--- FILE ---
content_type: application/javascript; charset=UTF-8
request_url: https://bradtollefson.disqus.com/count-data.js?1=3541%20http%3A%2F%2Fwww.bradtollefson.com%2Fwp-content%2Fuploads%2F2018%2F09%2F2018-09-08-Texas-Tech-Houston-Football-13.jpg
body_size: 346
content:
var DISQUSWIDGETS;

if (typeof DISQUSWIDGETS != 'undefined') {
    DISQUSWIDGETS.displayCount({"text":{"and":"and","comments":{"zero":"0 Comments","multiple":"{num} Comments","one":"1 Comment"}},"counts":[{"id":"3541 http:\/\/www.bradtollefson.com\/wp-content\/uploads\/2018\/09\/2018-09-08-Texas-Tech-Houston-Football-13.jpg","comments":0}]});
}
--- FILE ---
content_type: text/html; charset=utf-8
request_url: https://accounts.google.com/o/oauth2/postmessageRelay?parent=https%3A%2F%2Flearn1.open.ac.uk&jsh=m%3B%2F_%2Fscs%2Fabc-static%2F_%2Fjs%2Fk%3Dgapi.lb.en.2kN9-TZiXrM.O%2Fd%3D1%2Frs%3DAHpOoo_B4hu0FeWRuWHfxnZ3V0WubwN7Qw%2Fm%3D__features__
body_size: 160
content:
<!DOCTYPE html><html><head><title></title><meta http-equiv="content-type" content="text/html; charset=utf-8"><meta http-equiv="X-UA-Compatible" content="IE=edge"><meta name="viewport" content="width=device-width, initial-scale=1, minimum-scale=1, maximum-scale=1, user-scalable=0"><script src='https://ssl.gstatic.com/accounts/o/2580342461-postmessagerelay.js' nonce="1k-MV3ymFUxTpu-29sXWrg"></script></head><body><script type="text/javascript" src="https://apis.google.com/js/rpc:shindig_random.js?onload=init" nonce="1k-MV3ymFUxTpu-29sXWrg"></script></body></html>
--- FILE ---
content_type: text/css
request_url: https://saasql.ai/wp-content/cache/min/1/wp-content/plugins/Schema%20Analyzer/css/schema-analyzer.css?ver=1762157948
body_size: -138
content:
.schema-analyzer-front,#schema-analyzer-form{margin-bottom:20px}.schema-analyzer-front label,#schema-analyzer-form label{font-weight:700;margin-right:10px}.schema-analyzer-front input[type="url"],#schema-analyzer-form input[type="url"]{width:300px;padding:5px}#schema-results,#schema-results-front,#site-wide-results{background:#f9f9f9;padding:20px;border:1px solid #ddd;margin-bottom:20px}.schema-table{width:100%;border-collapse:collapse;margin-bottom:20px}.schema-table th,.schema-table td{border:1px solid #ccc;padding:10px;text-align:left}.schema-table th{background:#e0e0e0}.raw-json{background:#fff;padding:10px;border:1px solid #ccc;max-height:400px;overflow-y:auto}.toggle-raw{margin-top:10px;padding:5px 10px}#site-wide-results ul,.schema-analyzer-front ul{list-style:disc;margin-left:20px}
+ + +
● Your assignment
Every entry, from the first line to the last, should be retyped exactly.

● Result of this task
--- FILE ---
content_type: application/javascript; charset=UTF-8
request_url: https://bradtollefson.disqus.com/count-data.js?1=3541%20http%3A%2F%2Fwww.bradtollefson.com%2Fwp-content%2Fuploads%2F2018%2F09%2F2018-09-08-Texas-Tech-Houston-Football-13.jpg
body_size: 346
content:
var DISQUSWIDGETS;

if (typeof DISQUSWIDGETS != 'undefined') {
    DISQUSWIDGETS.displayCount({"text":{"and":"and","comments":{"zero":"0 Comments","multiple":"{num} Comments","one":"1 Comment"}},"counts":[{"id":"3541 http:\/\/www.bradtollefson.com\/wp-content\/uploads\/2018\/09\/2018-09-08-Texas-Tech-Houston-Football-13.jpg","comments":0}]});
}
--- FILE ---
content_type: text/html; charset=utf-8
request_url: https://accounts.google.com/o/oauth2/postmessageRelay?parent=https%3A%2F%2Flearn1.open.ac.uk&jsh=m%3B%2F_%2Fscs%2Fabc-static%2F_%2Fjs%2Fk%3Dgapi.lb.en.2kN9-TZiXrM.O%2Fd%3D1%2Frs%3DAHpOoo_B4hu0FeWRuWHfxnZ3V0WubwN7Qw%2Fm%3D__features__
body_size: 160
content:
<!DOCTYPE html><html><head><title></title><meta http-equiv="content-type" content="text/html; charset=utf-8"><meta http-equiv="X-UA-Compatible" content="IE=edge"><meta name="viewport" content="width=device-width, initial-scale=1, minimum-scale=1, maximum-scale=1, user-scalable=0"><script src='https://ssl.gstatic.com/accounts/o/2580342461-postmessagerelay.js' nonce="1k-MV3ymFUxTpu-29sXWrg"></script></head><body><script type="text/javascript" src="https://apis.google.com/js/rpc:shindig_random.js?onload=init" nonce="1k-MV3ymFUxTpu-29sXWrg"></script></body></html>
--- FILE ---
content_type: text/css
request_url: https://saasql.ai/wp-content/cache/min/1/wp-content/plugins/Schema%20Analyzer/css/schema-analyzer.css?ver=1762157948
body_size: -138
content:
.schema-analyzer-front,#schema-analyzer-form{margin-bottom:20px}.schema-analyzer-front label,#schema-analyzer-form label{font-weight:700;margin-right:10px}.schema-analyzer-front input[type="url"],#schema-analyzer-form input[type="url"]{width:300px;padding:5px}#schema-results,#schema-results-front,#site-wide-results{background:#f9f9f9;padding:20px;border:1px solid #ddd;margin-bottom:20px}.schema-table{width:100%;border-collapse:collapse;margin-bottom:20px}.schema-table th,.schema-table td{border:1px solid #ccc;padding:10px;text-align:left}.schema-table th{background:#e0e0e0}.raw-json{background:#fff;padding:10px;border:1px solid #ccc;max-height:400px;overflow-y:auto}.toggle-raw{margin-top:10px;padding:5px 10px}#site-wide-results ul,.schema-analyzer-front ul{list-style:disc;margin-left:20px}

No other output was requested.